El primer caso que se me ocurre para comentar el aserto es el de la coma.
No se trata, evidentemente, de andar con disquisiciones lingüísticas, pero la
coma tiene un poder de diferenciación semántica considerable. Fue famosa a este
respecto la ‘coma de Unamuno’, no recuerdo en qué texto, ni falta que hace. Pero
vamos, que Unamuno habló de la coma con la misma contundencia con que hablaba
de la agonía existencial. La coma incide en la diferencia que puede
establecerse entre la totalidad de un conjunto y su particularidad. No es lo
mismo decir: «Los médicos que nunca pasean están expuestos a las mismas
cardiopatías que los ciudadanos a los que recomiendan el paseo», que decir:
«Los médicos, que nunca pasean, están expuestos, etc». La ausencia de comas en
el primer entrecomillado proporciona una especificación particular en el
sentido de que sólo los médicos que no pasean están expuestos a la cardiopatía.

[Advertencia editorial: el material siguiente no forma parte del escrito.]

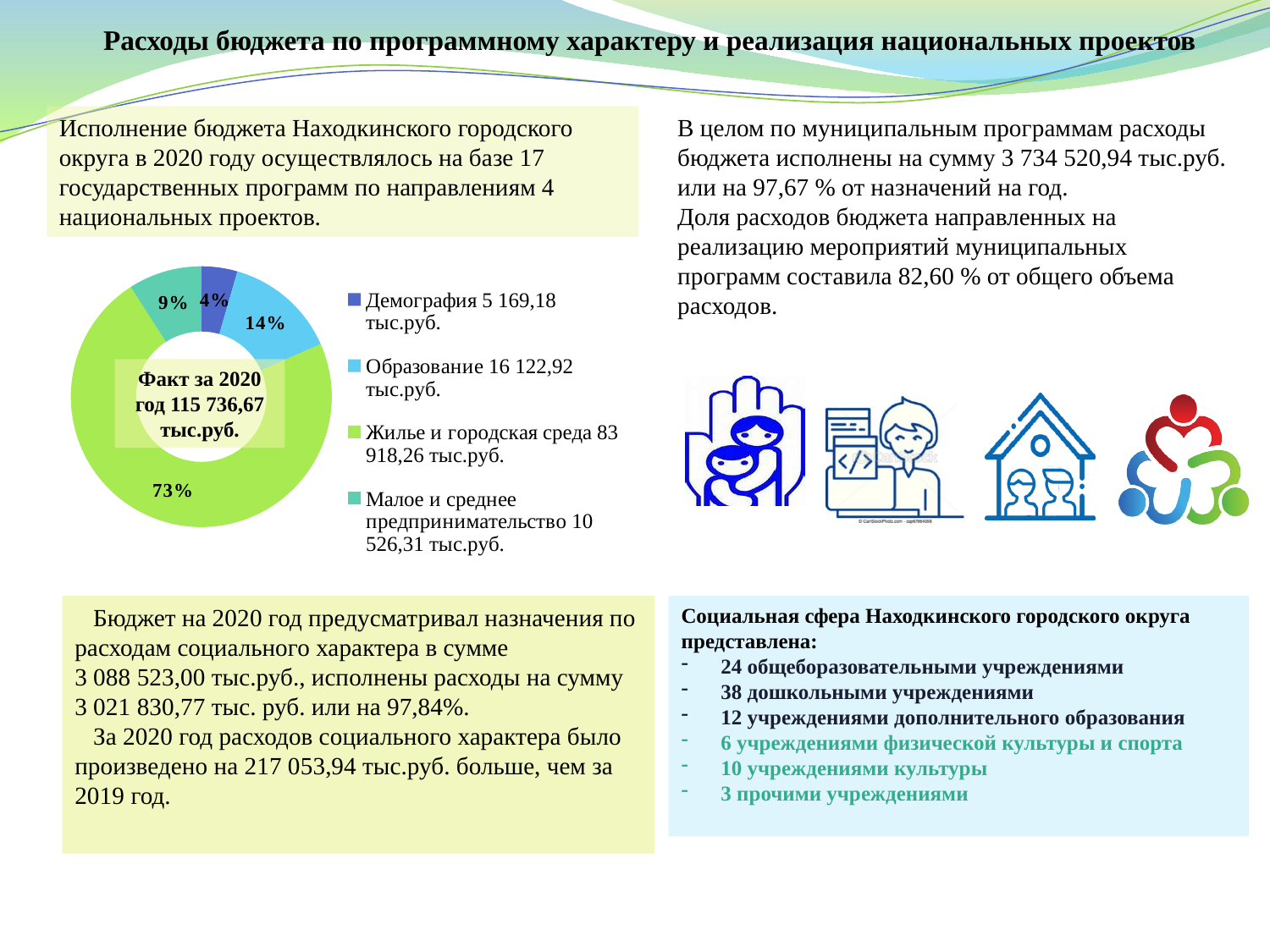
What percentage share does the slice for Образование have? 14% What value in тыс.руб. does the legend give for Образование? 16 122,92 тыс.руб. Which has a larger share: Образование or Малое и среднее предпринимательство? Образование Which category has the largest share of the doughnut chart? Жилье и городская среда What percentage share does the slice for Демография have? 4% What is the difference in percentage points between the shares of Жилье и городская среда and Образование? 59 What total amount is printed in the centre of the doughnut chart? Факт за 2020 год 115 736,67 тыс.руб. What kind of chart is shown on the slide? Doughnut (pie) chart What percentage share does the slice for Малое и среднее предпринимательство have? 9% How many slices does the doughnut chart have? 4 Which category has the smallest share of the doughnut chart? Демография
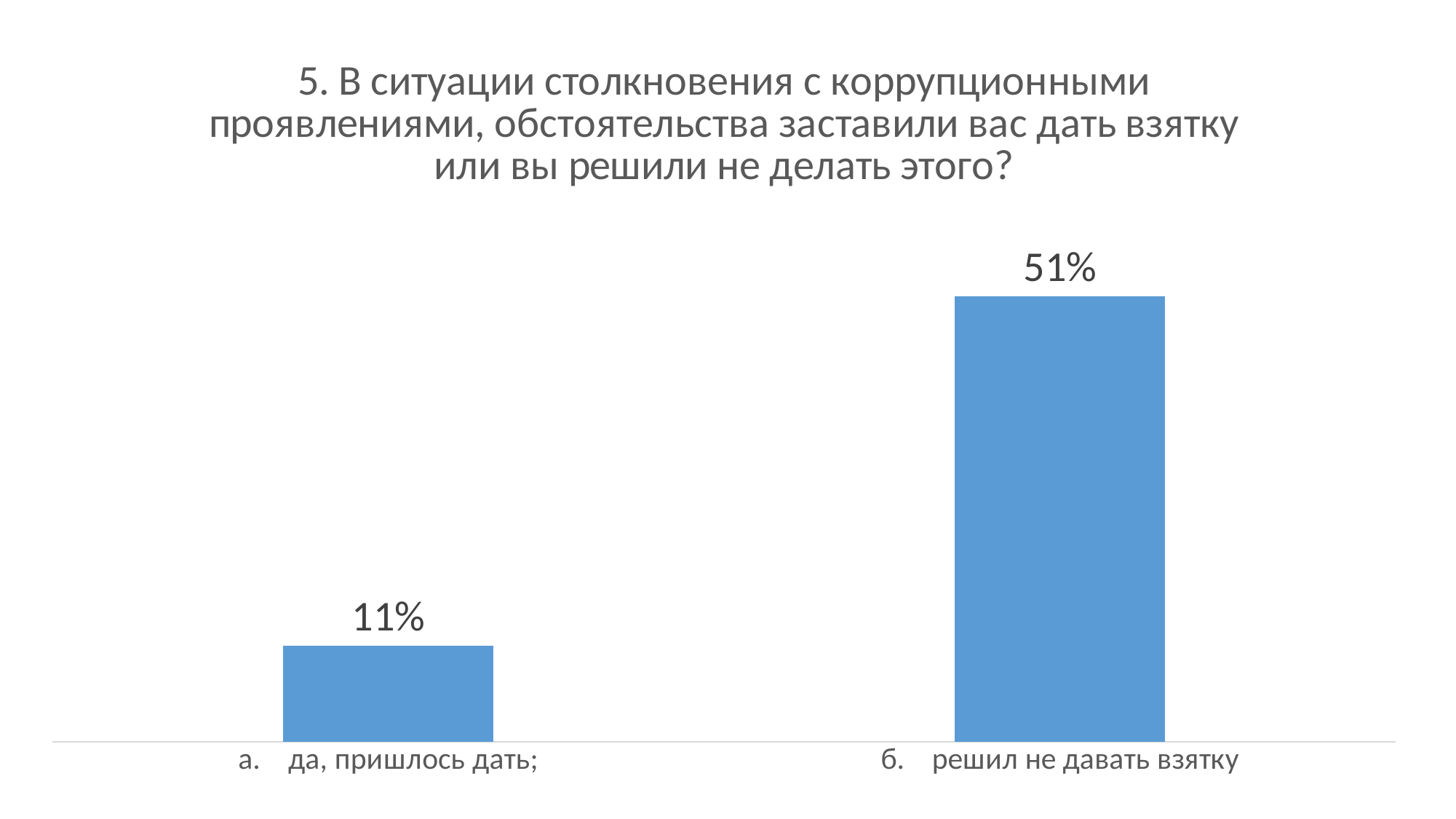
What is the total of the two values shown in the chart? 62% What is the value for "а. да, пришлось дать;"? 11% What colour are the bars in the chart? Blue Which is larger: the value for "а. да, пришлось дать;" or for "б. решил не давать взятку"? б. решил не давать взятку What is the value for "б. решил не давать взятку"? 51% Which category has the highest value? б. решил не давать взятку What is the difference between the values for "б. решил не давать взятку" and "а. да, пришлось дать;"? 40% What kind of chart is shown on the slide? Bar chart How many categories are shown in the chart? 2 Do the values rise or fall from left to right along the x axis? Rise What is the title of the chart? 5. В ситуации столкновения с коррупционными проявлениями, обстоятельства заставили вас дать взятку или вы решили не делать этого? Which category has the lowest value? а. да, пришлось дать;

En cambio las comas del segundo entrecomillado explican claramente que ningún
médico pasea (totalidad), por lo que todos están expuestos a la fulminación
cardiopática. Los jubilatas que se entretienen
en la plaza de la
Solidaridad admirando la estatua del Minotauro me dicen eso,
«Los médicos nos recomiendan pasear, pero nosotros no vemos paseando a
ninguno». «Lo harán en otro momento», les digo yo, «si lo hicieran ahora no
podrían estar en el ambulatorio para atenderos». «Y un huevo», responden, «son
como los curas, que dicen y no hacen».
El segundo caso en el que se muestra, a mi parecer, que dos y dos no son
cuatro es el, llamémoslo así, ‘caso Salvador Allende’. Uno es un ignorante
perdido en el proceloso mar de la desinformación. Quién lo iba a decir. Con
tanto leer los poemas y antipoemas de Nicanor Parra, los poetas infrarrealistas
mexicanos de Roberto Bolaño, los poetas chilenos de los noventa, y al Pablo
Neruda juvenil, encendido y rítmico, y al Huidobro de siempre jamás, más la
experiencia lírica de Gabriela Mistral, y a Elías Letelier, y a Verónica
Zondek, y a Teresa Calderón, y yo qué sé a cuantos, pues va uno y no sabe nada
de Salvador Allende, excepto las cuatro cosas que sabe todo el mundo: elegido
presidente en 1970 y derrocado y muerto por el golpe de Estado de Pinochet en
1973. Pero lo que uno ignoraba (sea cierto o no el supuesto) es que Salvador
Allende fue cocinero antes que fraile, es decir, fue un derechudo riguroso
antes que socialista mártir. Como Quevedo y su anomalía: cabizmundo y
meditabajo. Así me he quedado. Según asegura el profesor Víctor Farías
(«Salvador Allende: contra los judíos, los homosexuales y otros degenerados»), Allende
fue, cuando ejercía como joven médico allá por 1933, fascista, antisemita y
homófobo. Si es cierto, hay que admitirlo. Si es mentira, hay que rebatirlo. Pero,
por lo visto, estas cosas de la desmitificación de mitos no pueden decirse en
alta voz para evitar ser tachado de retrógrado y facha, lo que me inclina a
pensar que a veces dos y dos no son cuatro.